Answer Set Construction
To construct answer sets efficiently, split/inductive conformal prediction is adopted. The training set is divided into a proper training set and a calibration set. The KGE model is trained on the proper training set, and nonconformity scores are calculated on the calibration set. This strategy increases efficiency while preserving probabilistic guarantees.
Experiments
Experiment 1: Coverage and Set Size on WN18 and FB15k
This experiment evaluates the coverage and size of answer sets generated by different predictors. Conformal predictors consistently meet the coverage desideratum and produce smaller answer sets compared to baseline predictors. The results demonstrate that conformal predictors outperform baseline predictors in terms of producing smaller answer sets while maintaining coverage guarantees.
Experiment 2: Adaptiveness of Answer Sets
This experiment evaluates whether the size of answer sets adapts to query difficulty. The rank of the true answer is used to categorize queries by difficulty levels. The results show that the size of answer sets generated by conformal predictors aligns with query difficulty, fulfilling the adaptiveness desideratum.
Experiment 3: Impact of Calibration Set Size on Answer Set Quality
This experiment investigates the impact of the calibration set size on the quality of answer sets. The results show that even a small calibration set can produce high-quality answer sets, closely approximating the results obtained using the entire validation set.

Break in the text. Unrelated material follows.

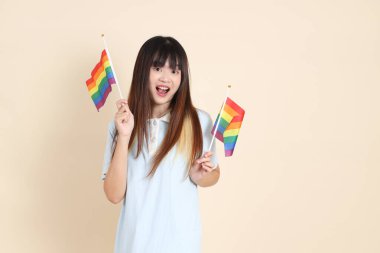 Açık mavi polo tişörtlü ve beyaz şortlu genç bir Asyalı kadın bej arka planda Gurur Bayrakları taşıyor. Üniversite öğrencisi, Gen Z, Summer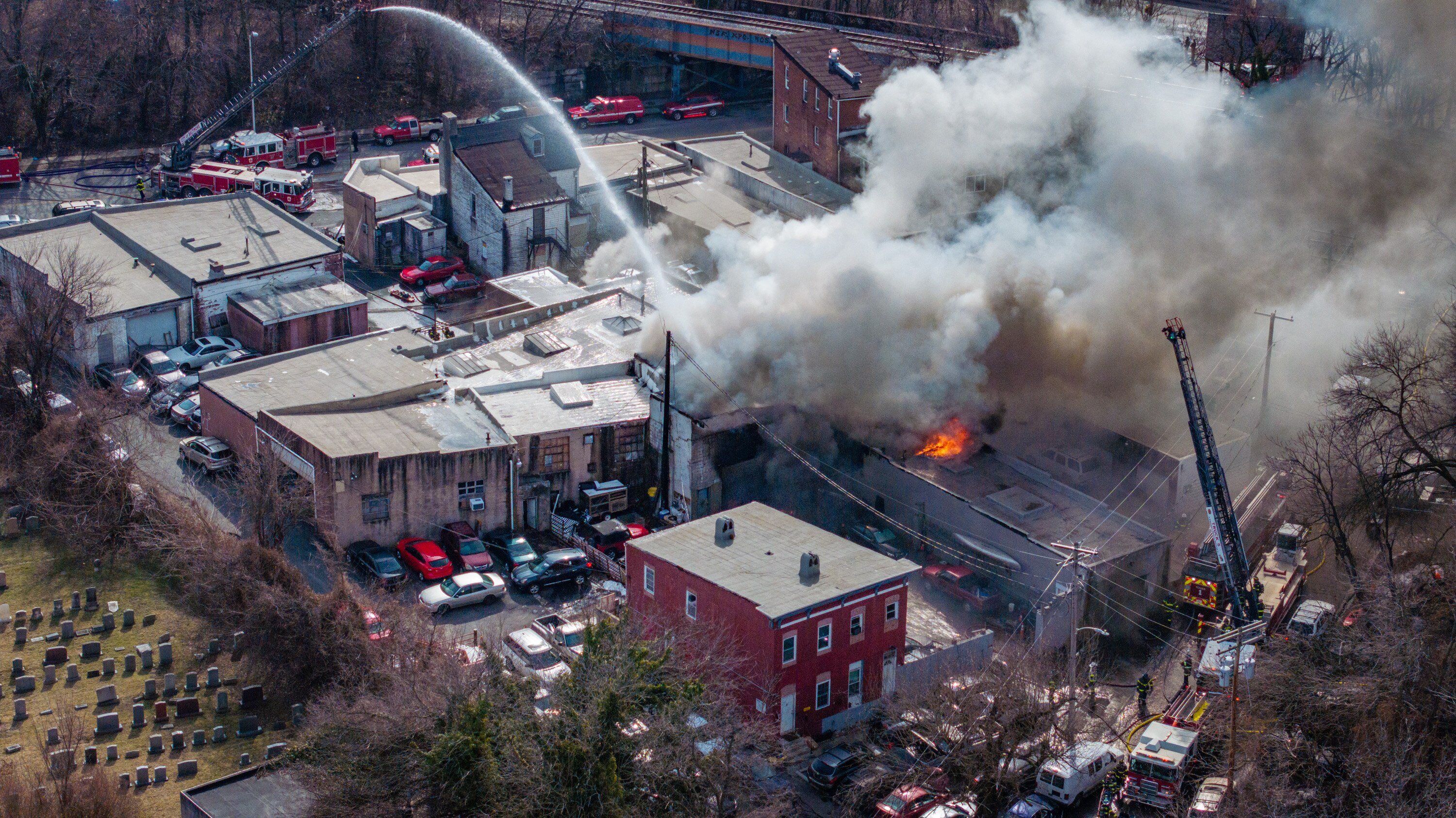 Baltimore City Fire Department units respond to a commercial building fire in the 2000 block of North Rose Street.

Experiment 4: Impact of Error Rate on Answer Set Quality
This experiment examines the effect of the user-specified error rate on the quality of answer sets. The results show that the size of answer sets decreases as the error rate increases, and conformal predictors consistently meet the probabilistic guarantee across different error rates.
Discussion
The proposed method predicts answer sets with a guaranteed coverage of the true answer at a specified confidence level while maintaining a small average size. This approach is particularly well-suited for decision-making in high-stakes domains, such as medical diagnosis and fraud detection. The method is easy to implement and compatible with various KGE models and embedding methods capable of answering complex queries.
Limitations
A limitation of the method is the requirement to divide the training set into two parts for training the model and calculating nonconformity scores. This division reduces the number of triples available for model training. However, this issue is mitigated by using the validation set as the calibration set. Another limitation is the reliance on the i.i.d. assumption, which may not hold under distribution shifts. Future work aims to extend conformal predictors to handle covariant shift scenarios.
In conclusion, the paper presents a novel approach to generating answer sets for KGE-based link prediction tasks with formal probabilistic guarantees, demonstrating its effectiveness through extensive experiments.